Hal Stern's thoughts on the economy, software, services, technology, and snowmen. Hal Stern: The Morning Snowman

Thursday Dec 08, 2005

I'm going far out on a limb. Internet.next, Web 2.0, semantic web, Internet 2.0, and similar monikers are marketing names for the read-write web. The technical distinction between the read-mostly, Internet 1.0 world and the meme-space known as Web 2.0 is that all of the examples of Web 2.0 involve end users writing data to the network. Once you start creating and consuming, you're worried about metadata, relationships, rights, derivative uses, attribution, distribution and location of your bits.

Everything that Tim O'Reilly posits as Web 2.0 examples is distinguished from a Web 1.0 counterpoint as being writeable.

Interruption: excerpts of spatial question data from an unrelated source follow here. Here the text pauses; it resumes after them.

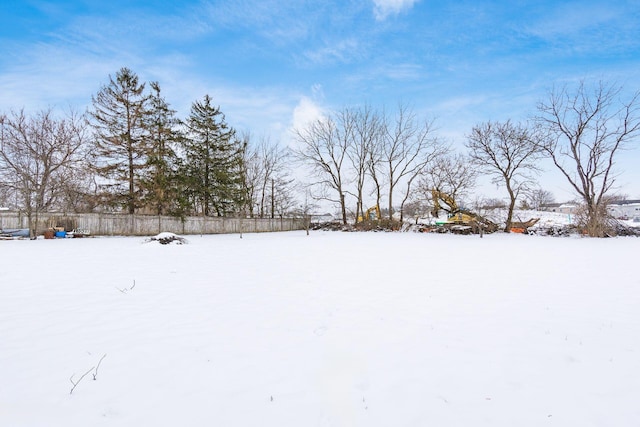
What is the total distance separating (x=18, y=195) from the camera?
15336 mm

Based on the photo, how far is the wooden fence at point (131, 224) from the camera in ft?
49.5

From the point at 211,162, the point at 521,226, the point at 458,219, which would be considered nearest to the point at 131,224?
the point at 211,162

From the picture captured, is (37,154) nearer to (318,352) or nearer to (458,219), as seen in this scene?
(318,352)

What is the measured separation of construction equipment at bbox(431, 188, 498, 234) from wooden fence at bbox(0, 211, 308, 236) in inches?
531

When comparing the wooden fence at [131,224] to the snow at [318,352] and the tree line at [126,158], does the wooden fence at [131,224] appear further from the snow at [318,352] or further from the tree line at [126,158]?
the snow at [318,352]

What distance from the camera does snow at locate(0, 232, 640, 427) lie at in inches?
74.4

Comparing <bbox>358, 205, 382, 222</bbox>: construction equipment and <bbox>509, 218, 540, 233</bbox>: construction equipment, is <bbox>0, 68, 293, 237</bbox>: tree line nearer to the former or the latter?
<bbox>358, 205, 382, 222</bbox>: construction equipment

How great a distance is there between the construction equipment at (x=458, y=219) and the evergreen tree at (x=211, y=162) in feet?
48.6

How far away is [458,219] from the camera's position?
65.1ft

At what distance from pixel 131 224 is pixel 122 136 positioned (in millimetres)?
5519

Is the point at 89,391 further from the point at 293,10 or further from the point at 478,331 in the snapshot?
the point at 293,10

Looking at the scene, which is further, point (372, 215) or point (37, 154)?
point (372, 215)

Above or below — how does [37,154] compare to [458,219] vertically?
above

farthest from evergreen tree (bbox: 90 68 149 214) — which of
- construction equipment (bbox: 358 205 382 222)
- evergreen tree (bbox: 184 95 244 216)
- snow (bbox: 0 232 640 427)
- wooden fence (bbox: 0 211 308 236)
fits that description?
construction equipment (bbox: 358 205 382 222)
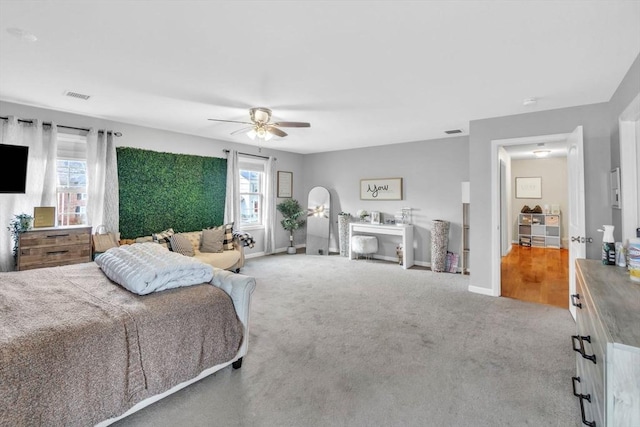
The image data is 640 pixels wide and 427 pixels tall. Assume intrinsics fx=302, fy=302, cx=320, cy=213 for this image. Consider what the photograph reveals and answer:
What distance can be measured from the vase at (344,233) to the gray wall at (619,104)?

Three words: read-write web.

If you want to hear me rant and rave about this, and the wonders of transactional semantics in the filesystem (and believe me, they're related), check out Richard Giles' I/O Podcast, which we recorded about sixteen hours ago. Richard called me via Skype; I was sitting in a Sun drop-in work center (watching my Devils lose via real-time play by play broadcast by nhl.com); the whole thing went from talking to streaming in a matter of hours.

Consumers (me) are creators (also me). Read-write.